━━━ Extract provided

Defined Folder Structure template to create the directories (both hdfs and linux file system) for both structured data and as well unstructured data, which are to be used by the project team.
Worked with the management in defining the EDL onboarding process and built the intake form for the Application owner which is used to capture technical information about the proposed project for planning and implementation which includes Project/POC, Name, Start Date, Manger details, Team members, Cloudera EDL supported Technologies like Data Ingestion (Sqoop, SFTP, Spark Streaming, Flume) and Data Transformation (Pig, Map Reduce, Spark, Python Scripts, Informatica) and other Hadoop Services (Solr, Hive, Impala, HBase, and Spark), data size, etc.
Tested and documented the step by step process for Application users on how to download/Install/Run/ Testing Cloudera Impala ODBC Driver and connectivity to Tableau.

━━━━━━
━━━ Collected data

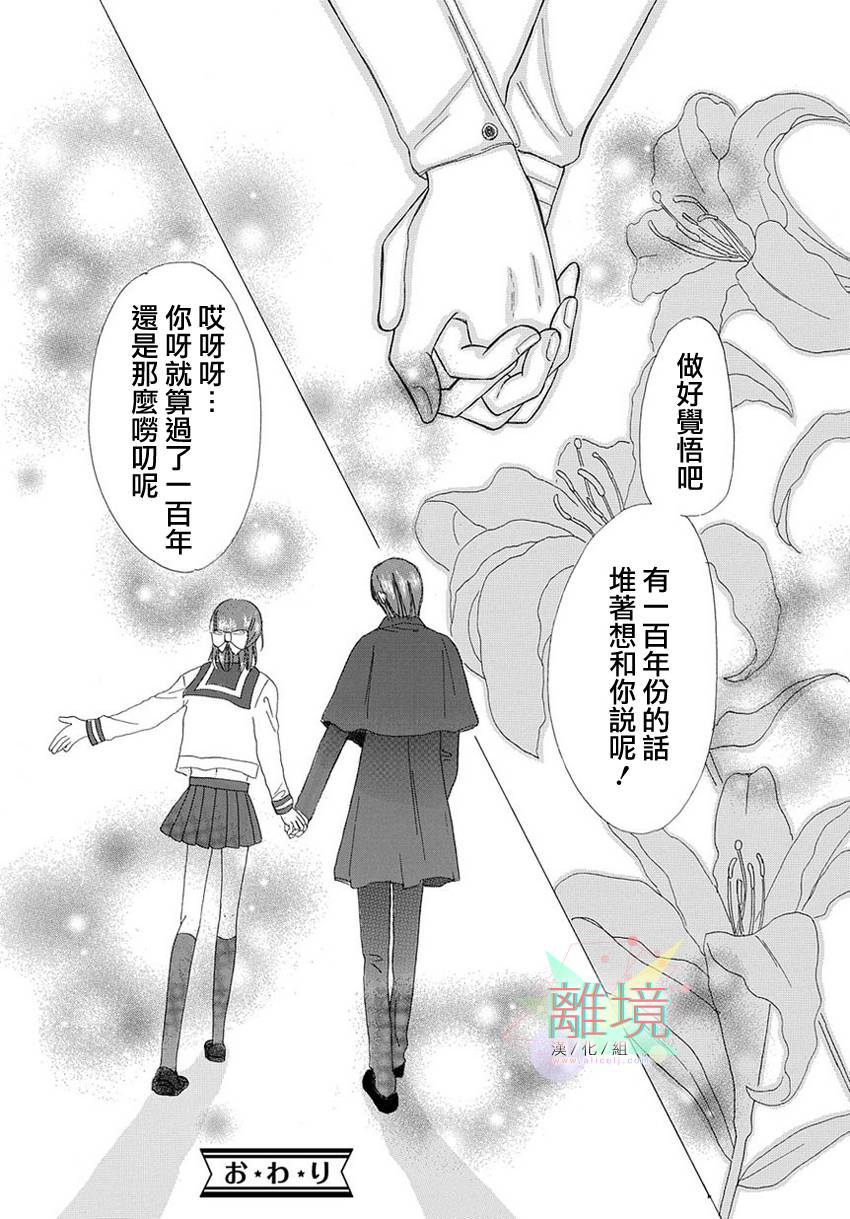 120年的初恋韩漫全集-全一话无删减无遮挡章节图片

━━━━━━

**Activity 1**
Please copy everything in the Hadoop onboarding excerpt from "Defined Folder Structure" down to "the project team.".
**Activity 2**
In the Hadoop onboarding excerpt, which driver had its installation and Tableau connectivity tested and documented for Application users?
The listing has no connection to the Hadoop onboarding excerpt.

**Expected answer 1**
Defined Folder Structure template to create the directories (both hdfs and linux file system) for both structured data and as well unstructured data, which are to be used by the project team.

**Expected answer 2**
The Cloudera Impala ODBC Driver.